A unifying "MS diet" has not been established. Studies evaluating diets high in vegetables, fruits, and whole grains have not demonstrated consistent associations with relapse rate or disability progression, though higher diet quality may improve symptomatic issues such as fatigue and depression.

Comorbidities

Comorbid conditions are common in MS, increase with age, and can contribute to diagnostic and treatment delays. At the time of MS diagnosis, common comorbidities include depression, anxiety, hypertension, chronic lung disease, and hyperlipidemia.

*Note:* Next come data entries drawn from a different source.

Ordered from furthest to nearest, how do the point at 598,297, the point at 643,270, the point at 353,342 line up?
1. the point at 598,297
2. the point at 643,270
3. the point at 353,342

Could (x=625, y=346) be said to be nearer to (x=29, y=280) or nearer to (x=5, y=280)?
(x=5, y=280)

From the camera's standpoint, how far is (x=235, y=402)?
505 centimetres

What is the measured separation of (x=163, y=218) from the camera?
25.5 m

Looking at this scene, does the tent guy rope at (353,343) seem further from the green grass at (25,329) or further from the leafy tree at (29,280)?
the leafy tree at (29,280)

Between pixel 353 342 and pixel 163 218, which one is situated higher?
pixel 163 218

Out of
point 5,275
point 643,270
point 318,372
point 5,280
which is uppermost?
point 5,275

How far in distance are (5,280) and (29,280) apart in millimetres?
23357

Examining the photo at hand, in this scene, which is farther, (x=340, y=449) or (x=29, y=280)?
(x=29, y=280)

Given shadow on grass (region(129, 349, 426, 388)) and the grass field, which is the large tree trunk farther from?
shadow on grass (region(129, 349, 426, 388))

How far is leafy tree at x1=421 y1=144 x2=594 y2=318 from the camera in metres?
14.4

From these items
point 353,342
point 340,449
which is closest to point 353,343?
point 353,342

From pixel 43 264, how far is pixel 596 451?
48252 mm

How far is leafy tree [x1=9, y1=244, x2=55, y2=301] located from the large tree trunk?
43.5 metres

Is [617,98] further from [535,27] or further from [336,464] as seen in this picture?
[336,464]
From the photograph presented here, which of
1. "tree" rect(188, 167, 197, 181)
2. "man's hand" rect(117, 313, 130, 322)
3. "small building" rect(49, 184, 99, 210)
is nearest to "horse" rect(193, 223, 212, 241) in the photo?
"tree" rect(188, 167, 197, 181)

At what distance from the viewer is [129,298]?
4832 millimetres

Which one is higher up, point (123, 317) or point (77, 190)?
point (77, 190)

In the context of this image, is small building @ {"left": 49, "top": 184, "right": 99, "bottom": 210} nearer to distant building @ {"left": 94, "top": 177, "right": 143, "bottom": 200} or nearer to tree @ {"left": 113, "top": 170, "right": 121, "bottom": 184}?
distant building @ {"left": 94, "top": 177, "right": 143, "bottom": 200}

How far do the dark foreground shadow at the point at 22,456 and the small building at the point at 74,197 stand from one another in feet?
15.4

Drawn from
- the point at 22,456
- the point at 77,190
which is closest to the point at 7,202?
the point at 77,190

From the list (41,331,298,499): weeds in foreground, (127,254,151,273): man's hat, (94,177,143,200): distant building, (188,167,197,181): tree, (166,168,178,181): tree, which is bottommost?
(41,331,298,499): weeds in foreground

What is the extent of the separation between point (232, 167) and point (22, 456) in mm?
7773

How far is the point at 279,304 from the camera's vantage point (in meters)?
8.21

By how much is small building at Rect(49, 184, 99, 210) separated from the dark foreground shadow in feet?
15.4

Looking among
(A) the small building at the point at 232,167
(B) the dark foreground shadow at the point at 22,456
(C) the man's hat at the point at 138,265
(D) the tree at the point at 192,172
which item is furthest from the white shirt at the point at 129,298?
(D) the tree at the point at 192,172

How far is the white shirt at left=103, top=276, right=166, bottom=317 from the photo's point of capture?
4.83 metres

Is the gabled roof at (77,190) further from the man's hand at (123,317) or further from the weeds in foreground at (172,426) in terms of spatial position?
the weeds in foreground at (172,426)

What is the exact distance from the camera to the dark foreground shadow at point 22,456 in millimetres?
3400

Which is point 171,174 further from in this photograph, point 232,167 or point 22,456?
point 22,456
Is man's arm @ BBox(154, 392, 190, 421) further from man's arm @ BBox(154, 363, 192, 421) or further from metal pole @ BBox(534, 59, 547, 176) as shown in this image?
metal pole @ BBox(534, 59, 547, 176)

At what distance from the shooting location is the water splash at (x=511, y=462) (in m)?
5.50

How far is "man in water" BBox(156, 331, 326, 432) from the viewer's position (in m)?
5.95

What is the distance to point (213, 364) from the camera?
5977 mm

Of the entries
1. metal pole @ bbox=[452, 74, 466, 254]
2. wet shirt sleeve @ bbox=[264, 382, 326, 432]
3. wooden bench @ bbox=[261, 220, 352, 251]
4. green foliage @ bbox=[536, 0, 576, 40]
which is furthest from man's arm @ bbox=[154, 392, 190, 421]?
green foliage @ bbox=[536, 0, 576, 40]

Populations of Special Interest

Race-Specific Considerations

MS has traditionally been considered to predominantly affect White people of Northern European ancestry, but recent data challenge this assumption. Studies suggest a higher MS incidence in the US Black population than previously recognized, with up to a 47% higher risk of MS in Black women compared with White women.

Disparities in MS care persist: Black and Hispanic patients are less likely to see a neurologist, and patients of color have been disproportionately underrepresented in clinical trials of DMTs, limiting ability to draw race-specific conclusions about treatment efficacy.

Socioeconomic Status

Lower socioeconomic status has been associated with worse disability, worse MS-related symptoms (fatigue, depression, anxiety), and reduced treatment adherence. Nearly three-fourths of patients at one MS center experienced financial worry, and cost of care contributed to nonadherence to clinic visits, imaging, or medications in more than one-third of patients.

References

1. Ward M, Goldman MD. Epidemiology and pathophysiology of multiple sclerosis. Continuum (Minneap Minn). 2022;28(4):988-1005.
2. Wallin M, Culpepper W, Campbell J, et al. The prevalence of MS in the United States. Neurology. 2019;92(10):e1029-e1040.
3. Bjornevik K, Cortese M, Healy BC, et al. Longitudinal analysis reveals high prevalence of Epstein-Barr virus associated with multiple sclerosis. Science. 2022;375:296-301.
4. Lanz T, Brewer RC, Ho PP, et al. Clonally expanded B cells in multiple sclerosis bind EBV EBNA1 and GlialCAM. Nature. 2022;603:321-327.
5. Kamma E, Lasisi W, Libner C, et al. Central nervous system macrophages in progressive multiple sclerosis. J Neuroinflammation. 2022;19:45.
6. Bebo B, Cintina I, LaRocca N, et al. Economic burden of multiple sclerosis in the United States. Neurology. 2022;98:e1810-e1817.
7. Langer-Gould A, Gonzales E, Smith J, Li B, Nelson L. Racial and ethnic disparities in multiple sclerosis prevalence. Neurology. 2022;99(7):e685-e692.